LQ effectively has false information about some subset of reality there, that is in a sense what “LQ” means.
(Or just has gaps, which resolve to approximate HQ after processing, or fail and resolve to noise, either way.)
Rereading, I think HoldenK started down this path, “once the predictor is good enough that it can get data points right despite missing crucial information, it is also (potentially) good enough that it can learn how to imitate “what the human would think had happened if they had more information.”″
So for your block—in a sense you’re giving the human some information the predictor lacks. You’re giving the human “hints,” in the form of higher quality input, which helps get the human closer to perfectly representing the actual world. (Not completely, sometimes there’s still uncertainty, but closer than the predictor is likely to get.)

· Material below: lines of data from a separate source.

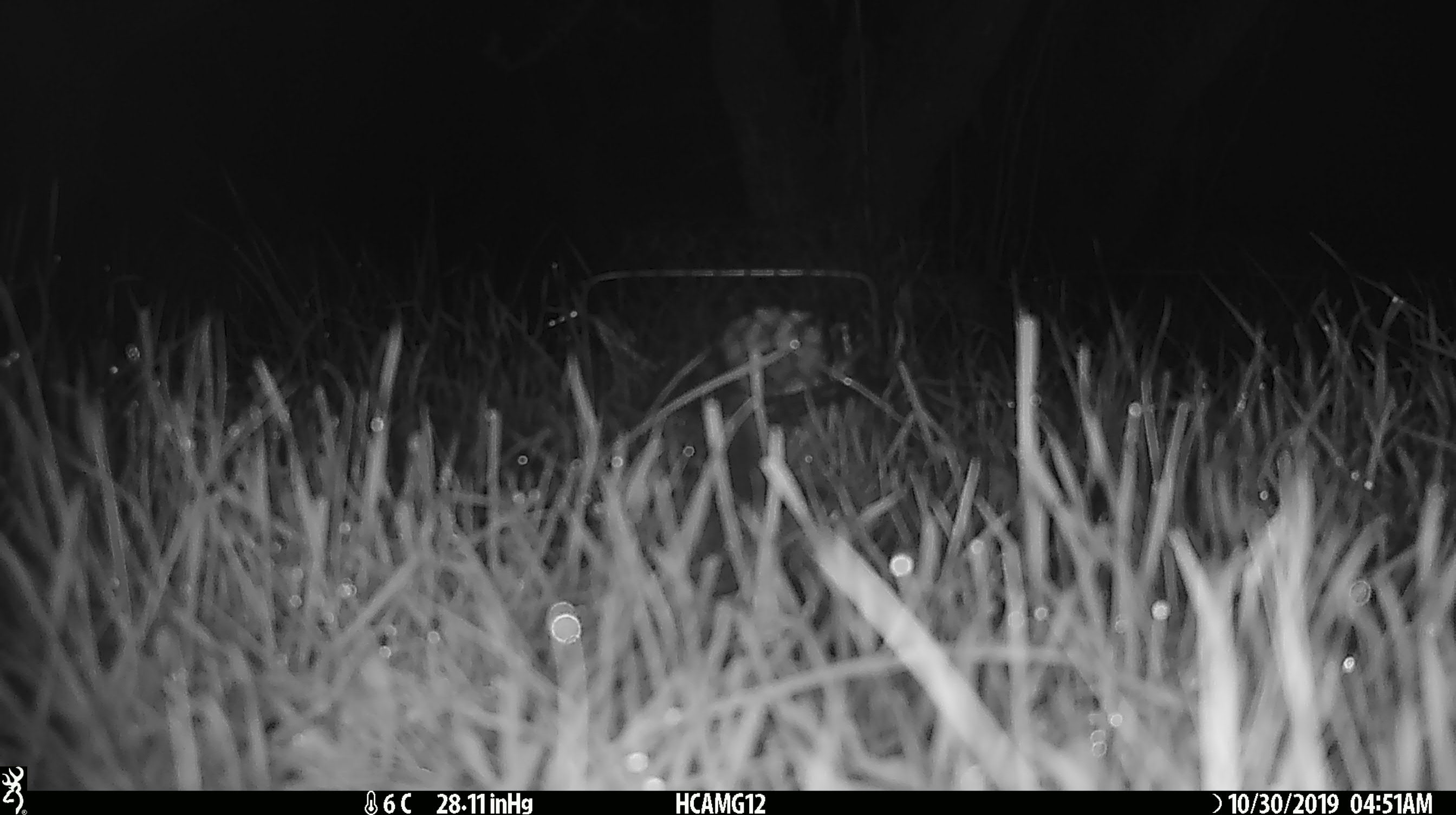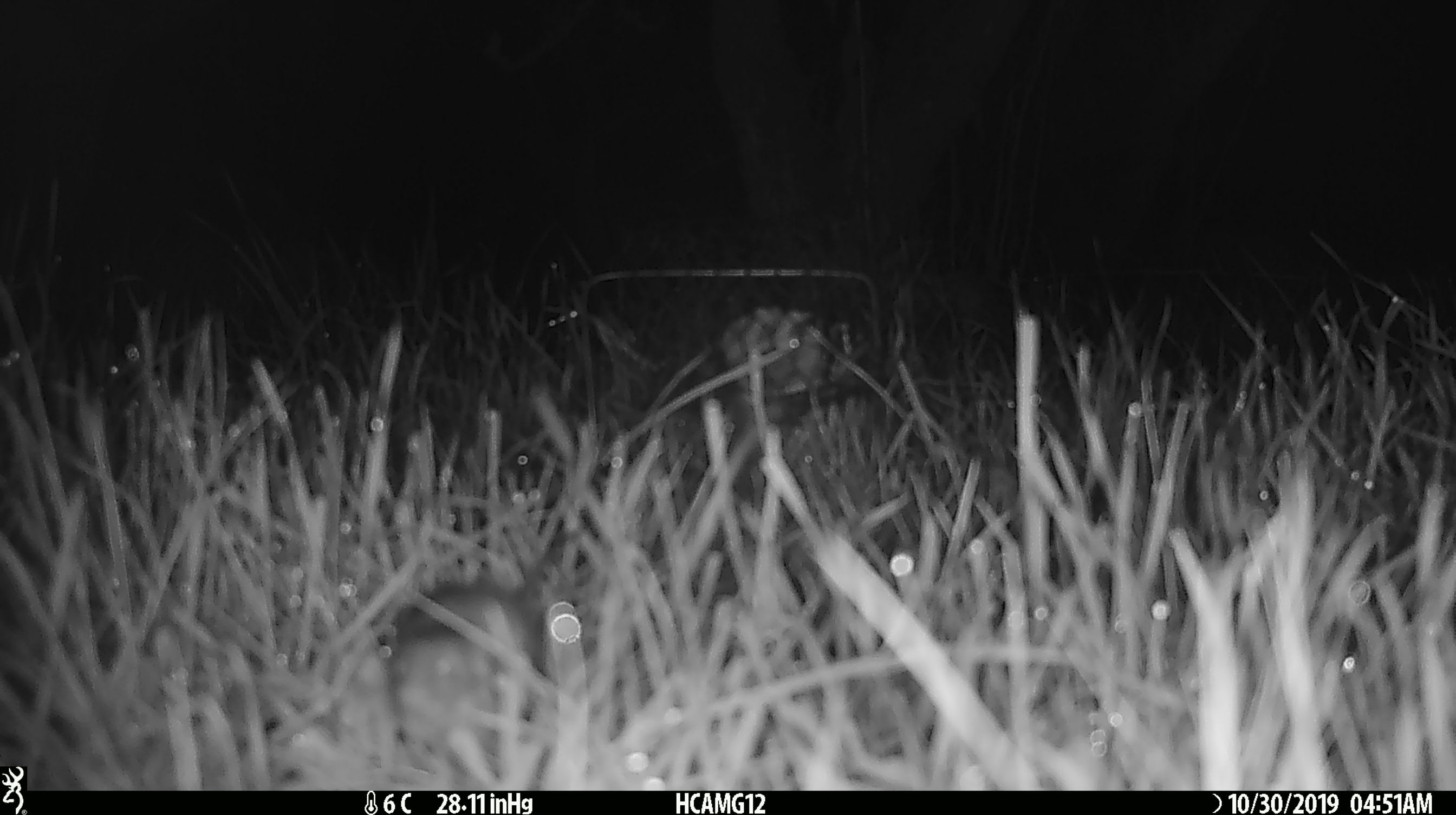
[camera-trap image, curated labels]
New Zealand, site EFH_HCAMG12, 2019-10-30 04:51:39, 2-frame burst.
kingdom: Animalia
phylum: Chordata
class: Mammalia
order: Rodentia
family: Muridae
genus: Mus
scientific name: Mus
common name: mouse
Mouse (Mus).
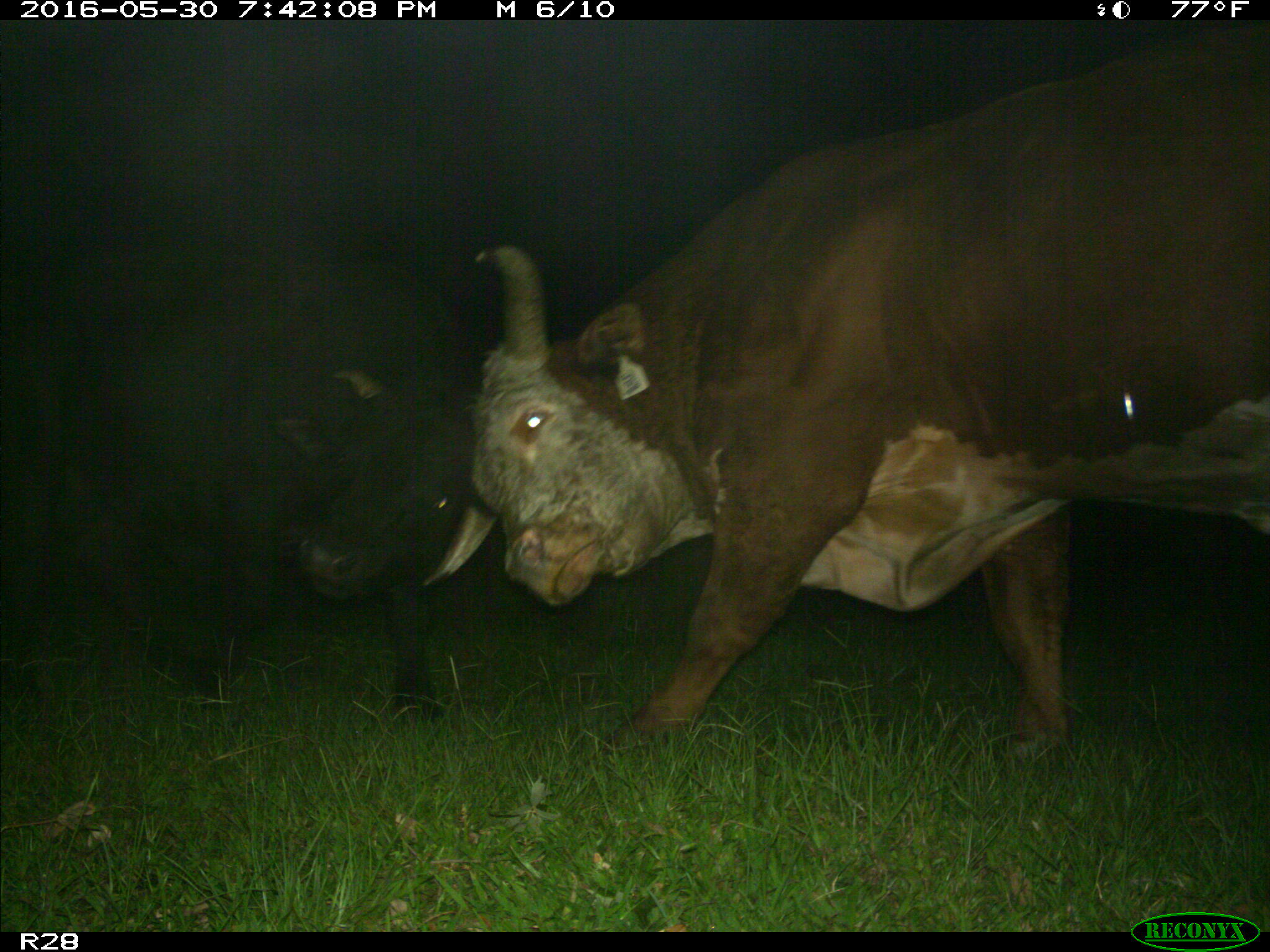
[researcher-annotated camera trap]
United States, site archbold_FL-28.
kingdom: Animalia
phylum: Chordata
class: Mammalia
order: Artiodactyla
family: Bovidae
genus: Bos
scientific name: Bos taurus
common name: domestic cow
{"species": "Bos taurus (domestic cow)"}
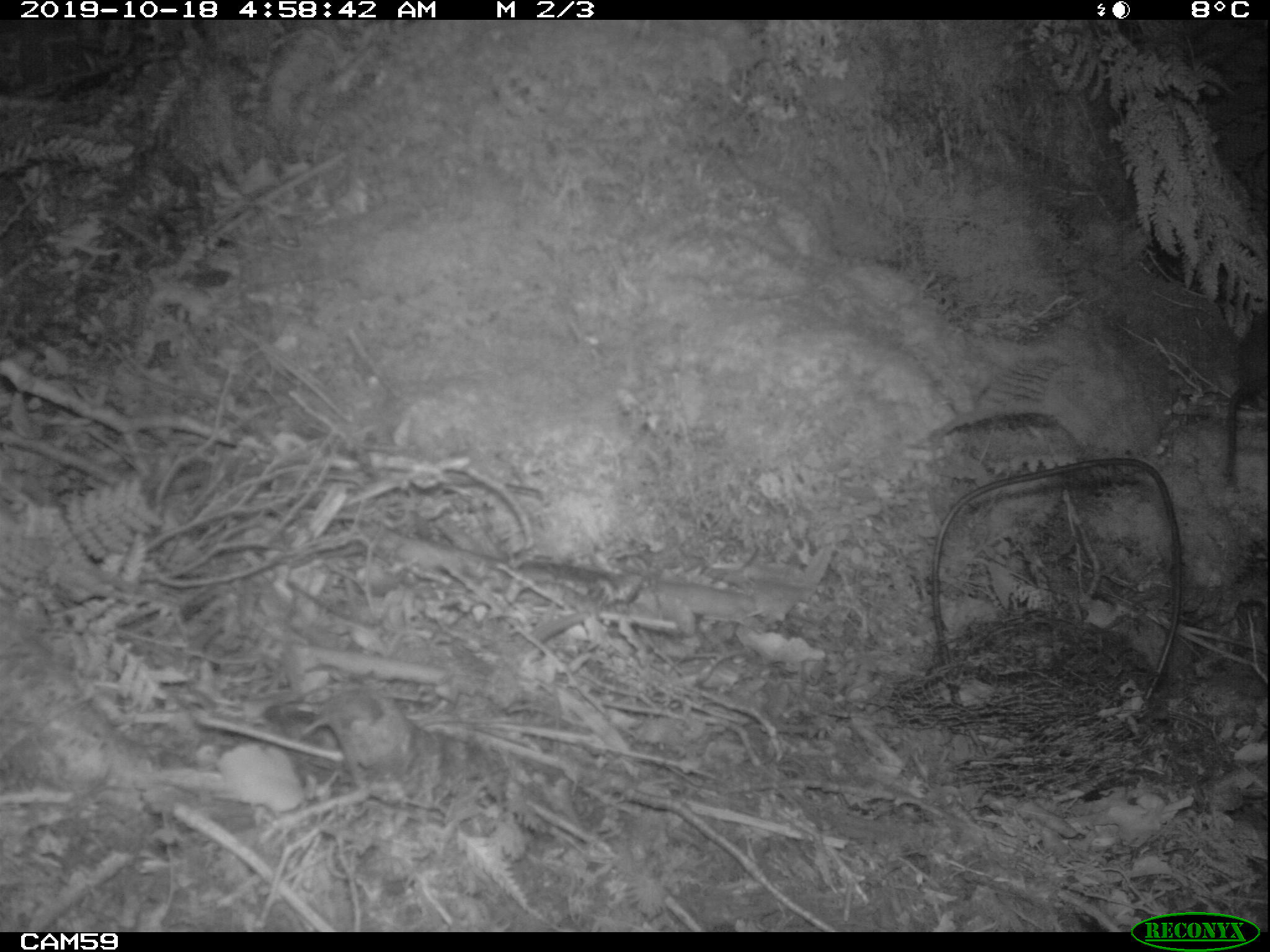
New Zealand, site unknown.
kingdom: Animalia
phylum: Chordata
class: Mammalia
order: Rodentia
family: Muridae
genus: Rattus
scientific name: Rattus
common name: rat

If that gets the human to “perfect”, then the best the predictor can do is asymptotically approach human prediction and direct translation at the same time.
My Weak Spots
I think one likely objection to what I wrote here is that I am abusing Shannon. I’ve considered that, would be happy to discuss it more and carefully consider objections along those lines, but I think toy examples would get us there. And without taking away from your notes about how “Sometimes the predictor’s probability is strictly between 0 and 1, so it gets some loss.” If p(I eat soup) is 0.6 for all days, let’s just ask ten discrete questions, “across n days the number of soups I eat will converge to n/1? (T/F), n/2? (T/F), …” I would definitely try to preserve performance and scoring, I just want to run the NAND.
I think another likely objection is that when we apply models, trying to get m(HQ) = ~W, then it relies on interactions of states in complex ways where we can’t slice them randomly into two groups without disrupting how models work at the basic level. I think the response is to simply group these states into bigger subsets of outcomes and treat those as atomic.
I think the biggest and most important objection would be that I’ve misunderstood your block. I would welcome any clarifications, and especially appreciate a toy example if you could, even if not involving diamonds, just to make sure I definitely get what you’re saying in that part.
I’d be interested in other objections or weak spots here, appreciate your time helping me to think this through more carefully and completely.